**The task**.
Your answer should consist of the lines below that hold the word "vote".

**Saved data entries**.
----------

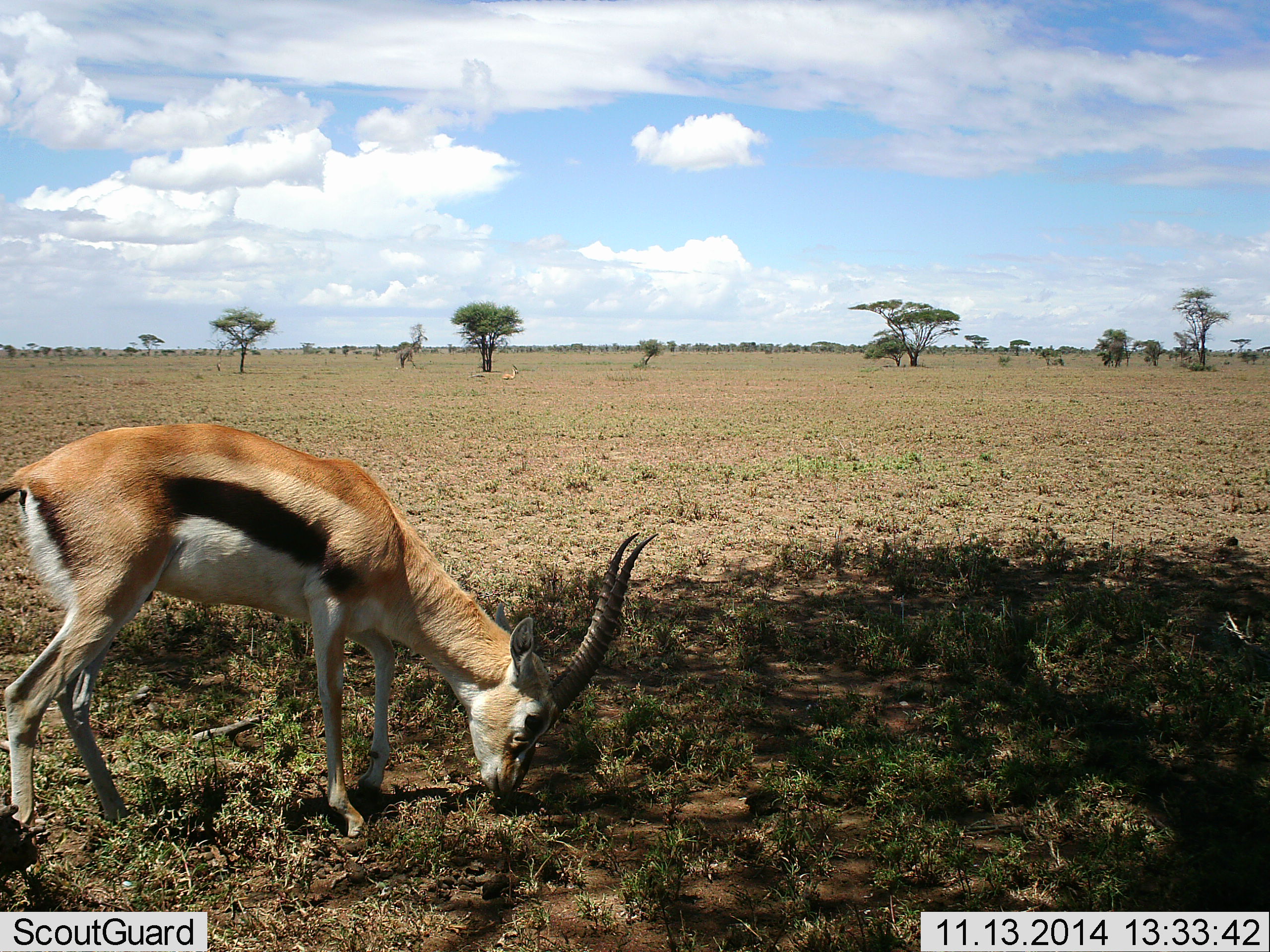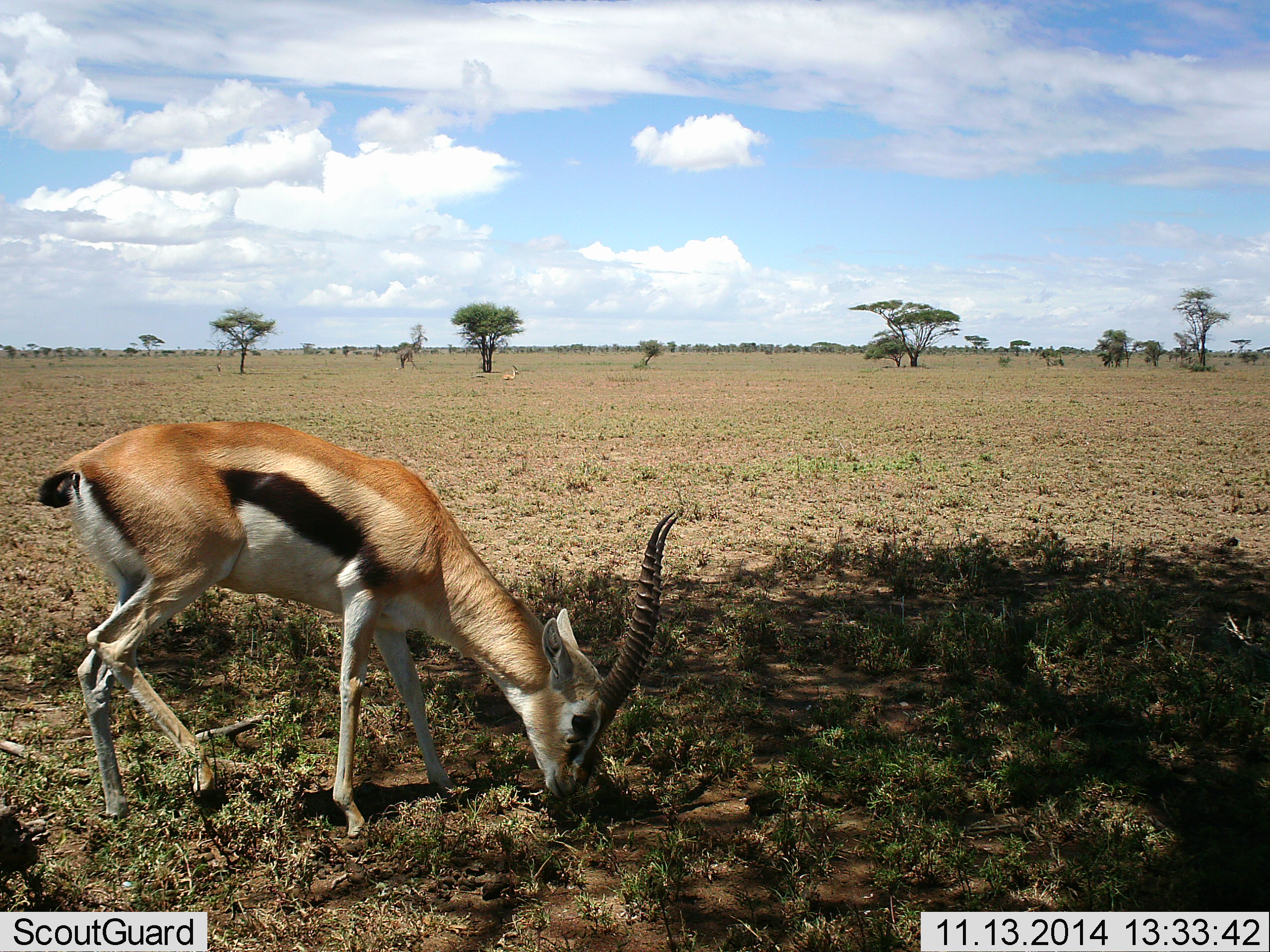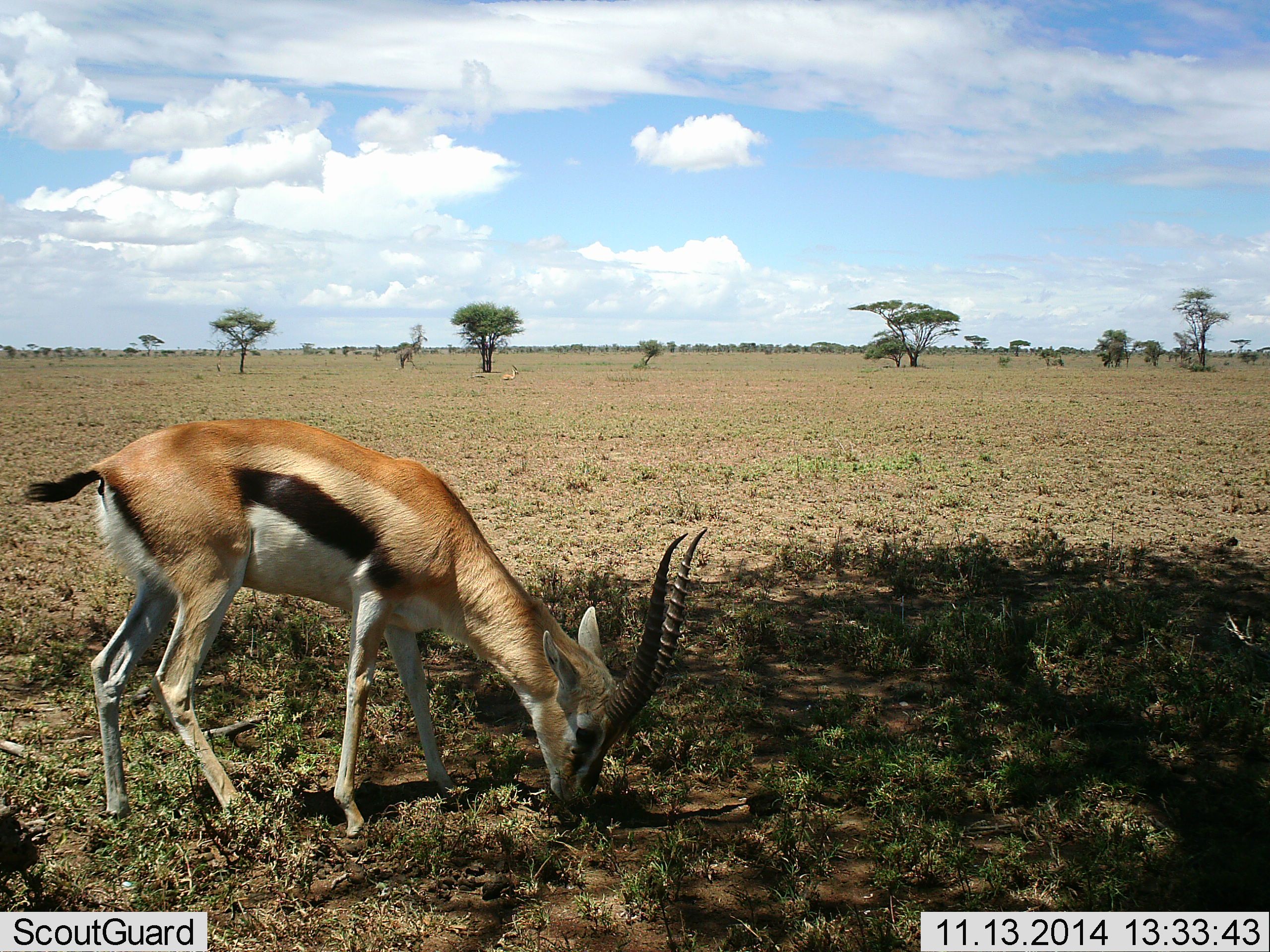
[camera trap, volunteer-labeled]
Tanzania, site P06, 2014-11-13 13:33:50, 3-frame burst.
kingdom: Animalia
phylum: Chordata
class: Mammalia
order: Artiodactyla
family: Bovidae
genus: Eudorcas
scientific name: Eudorcas thomsonii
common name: thomson's gazelle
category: gazellethomsons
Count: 1.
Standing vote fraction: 20%.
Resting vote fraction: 10%.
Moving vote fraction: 10%.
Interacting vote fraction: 10%.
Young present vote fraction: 0%.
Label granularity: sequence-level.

----------

**Response**.
Standing vote fraction: 20%.
Resting vote fraction: 10%.
Moving vote fraction: 10%.
Interacting vote fraction: 10%.
Young present vote fraction: 0%.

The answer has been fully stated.